To get that, you can adjust the workflow above so that
it runs in check
mode on the main branch,
and write
mode for pull requests.
- name: Check or update README
uses: abhinav/stitchmd-action@v1
with:
mode: ${{ github.event_name == 'pull_request' && 'write' || 'check' }}
summary: doc/SUMMARY.md
output: doc/README.md
If a PR is made from a fork, git-auto-commit-action will not be able to push using the configuration above. See the relevant documentation for the action for more information, but in short, you can use something like the following to get automatic updates in PRs made from forks.
on:
push:
branches: [main]
# Change the event to pull_request_target
# so that it runs in the context of the base repository.
pull_request_target:
jobs:
update-docs:
name: Update documentation
runs-on: ubuntu-latest
permissions:
contents: write
steps:
- uses: actions/checkout@v3
with:
# Check out the fork so that pushes go to the fork.
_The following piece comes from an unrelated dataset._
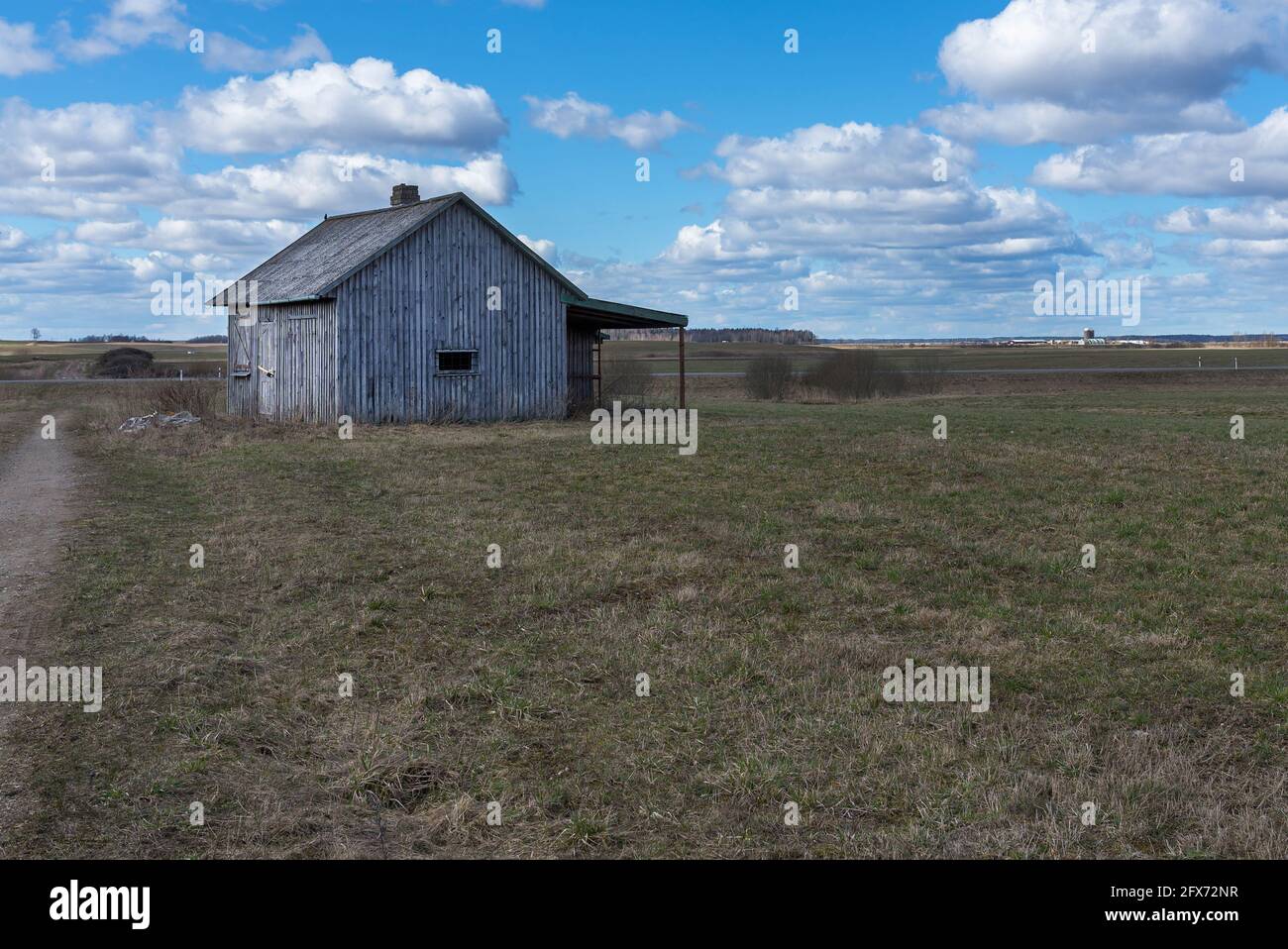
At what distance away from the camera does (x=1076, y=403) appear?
38031 millimetres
repository: ${{ github.event.pull_request.head.repo.full_name }}
ref: ${{ github.head_ref }}
- name: Check or update README
uses: abhinav/stitchmd-action@v1
with:
# NOTE: event_name is pull_request_target in condition.
mode: ${{ github.event_name == 'pull_request_target' && 'write' || 'check' }}
summary: doc/SUMMARY.md
output: doc/README.md
- uses: stefanzweifel/git-auto-commit-action@v4
# NOTE: event_name is pull_request_target in if condition.
if: ${{ github.event_name == 'pull_request_target' }}
with:
file_pattern: doc/README.md
commit_message: 'Auto-update README.md with stitchmd'
If you want to install stitchmd but not run it, set mode: install
.
This produces an output install-path
, which you can use to access the file.
- id: stitchmd
uses: abhinav/stitchmd-action@v1
with:
mode: install
- run: |
echo "Installed to ${{ steps.stitchmd.outputs.install-path }}"
${{ steps.stitchmd.outputs.install-path }} -version
You can add the install directory to your $PATH
so that you don't have to type the long GitHub expression
to access the path.
- run: |
dirname "${{ steps.stitchmd.outputs.install-path }}" >> "$GITHUB_PATH"
stitchmd -version
This software is made available under the MIT license.